Learn what dissociation is, why the psyche uses it as a defense mechanism against severe trauma, and how it impacts your daily life and relationships.
Escape from One's Own Body: What Dissociation Is and the Price We Pay for It
In psychology, there is a concept of "primitive defenses" — mechanisms our psyche uses to cope with difficult experiences. Most of them are normal stages of our personality development that become a problem only if we get "stuck" in them for too long.
However, dissociation stands apart. It differs drastically from other defenses in that normal development is not enough for it to form. Dissociation is always a reaction to trauma. It is so powerful that it can globally encompass the entire personality, and in its extreme forms, completely transform a person's identity.
A Lifesaving "Switch" in Catastrophic Conditions
Anyone of us, facing an event whose scale exceeds our capacity to endure it (especially if it involves unbearable pain or the terror of death), might dissociate.
The benefits of this process in an extreme situation are obvious: the person seemingly disconnects from suffering, fear, panic, and the feeling of imminent doom.
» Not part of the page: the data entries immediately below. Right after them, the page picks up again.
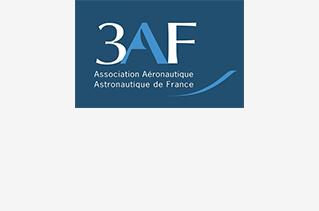 3AF_Fr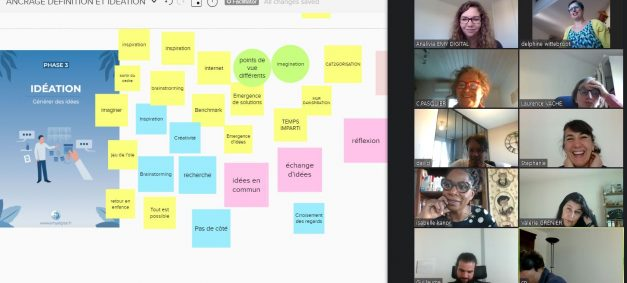 Creder : Formation Design Thinking et Facilitation d'ateliers Design Thinking pour mieux accompagner avec la co-création.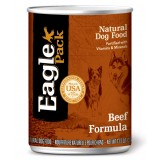 Eagle Pack® Beef Canned Dog Food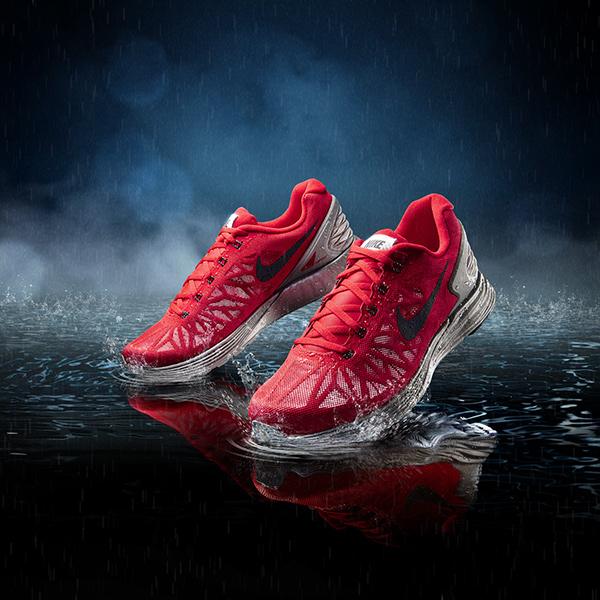 casual Generalmente No pretencioso  Nike Flash Pack - Red on Behance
When in mortal danger, it is much easier to be "outside" the anticipation of one's own destruction, observing events as if from the sidelines, than to remain inside that horror.
Real-life example:
Imagine a person who gets into a severe car accident. At the moment of impact, when the body experiences intense pain and the psyche experiences colossal shock, the brain activates dissociation. The person later recalls: "I felt like I flew out of my body and looked at the wrecked car and myself in it from above. I didn't feel pain or fear; I was absolutely calm." At this moment, dissociation fulfilled its direct function — it saved the psyche from being destroyed by an unbearable experience. It can even give a person the composure and courage to save others.
From Salvation to Disorder: Dissociation in Children
Young children who are systematically subjected to terrible abuse or cruelty cannot escape physically. Therefore, they learn to "escape" psychologically. Dissociation becomes their habitual reaction to stress.
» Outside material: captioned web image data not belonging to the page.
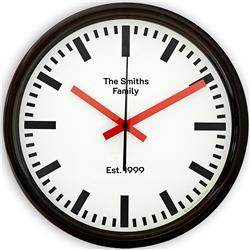 Swiss Station Clock In Black Sweep Second Hand 30 Cm Retro Clocks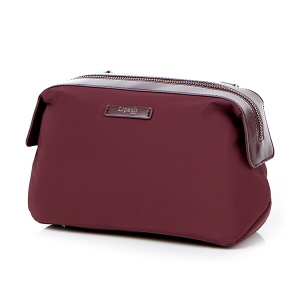 BOWLING BAG S WINE RED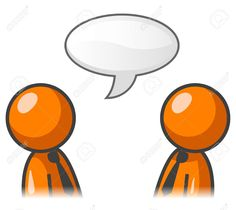 two people communicating clipart - Google Search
In recent decades, clinical research shows that dissociative phenomena occur much more frequently than previously thought. If such a child survives and grows up, this constant mechanism of splitting can lead to a serious consequence — a characterological dissociative disorder, known in popular culture as "multiple personality."
Real-life example:
A seven-year-old girl who regularly experiences abuse at home, unable to defend herself, "flies away" into a fantasy world during another episode. She convinces herself that this is not happening to her, but to someone else, or simply stops feeling her body, turning into a "doll." Over the years, this defense becomes so firmly established that her psyche creates separate "identities" (subpersonalities), each taking on different emotions and memories so that the core personality can continue to live and not go insane.
False Alarm: How Dissociation Ruins Everyday Life
A huge disadvantage of dissociation as a defense mechanism is its automatism. Having formed as a reaction to a real threat to life, it begins to trigger in everyday stress situations where there is no actual threat to life.
Traumatized people tend to react to ordinary conflicts or tension as if they were facing mortal danger again. This leads to sudden memory lapses (amnesia) or sharp, inexplicable changes in behavior, causing general confusion among those around them.
Real-life example:
An adult man with a history of trauma receives a critical remark from his manager at work. Instead of feeling ordinary irritation or responding constructively, his psyche perceives the raised voice as a threat to his life. He dissociates instantly: his eyes glaze over, he completely loses the thread of the conversation, and an hour later he literally cannot remember what exactly the boss said to him.
A High Price for Relationships
A person who does not know about the traumatic past of their friend or partner is unlikely to suspect a complex psychological mechanism. If a loved one suddenly forgets something extremely important, emotionally "shuts down" during an argument, or radically changes their behavior, it is perceived as neglect.
Partners might consider such a person simply unbalanced, irresponsible, in a bad mood, or even a blatant liar (after all, "how could you forget something like that?!"). Thus, the price for using dissociation as a constant shield is ruined interpersonal relationships, alienation, and total misunderstanding from those closest to them.
Insight from MriyaRun:
Dissociation saves us in moments of disaster by seemingly putting all sensations on pause so the psyche can survive. However, our main task on the journey to healing is finding a safe way to lift that pause. True emotional literacy begins where we find the courage to return to our own bodies and learn to tolerate our feelings, rather than escaping from them.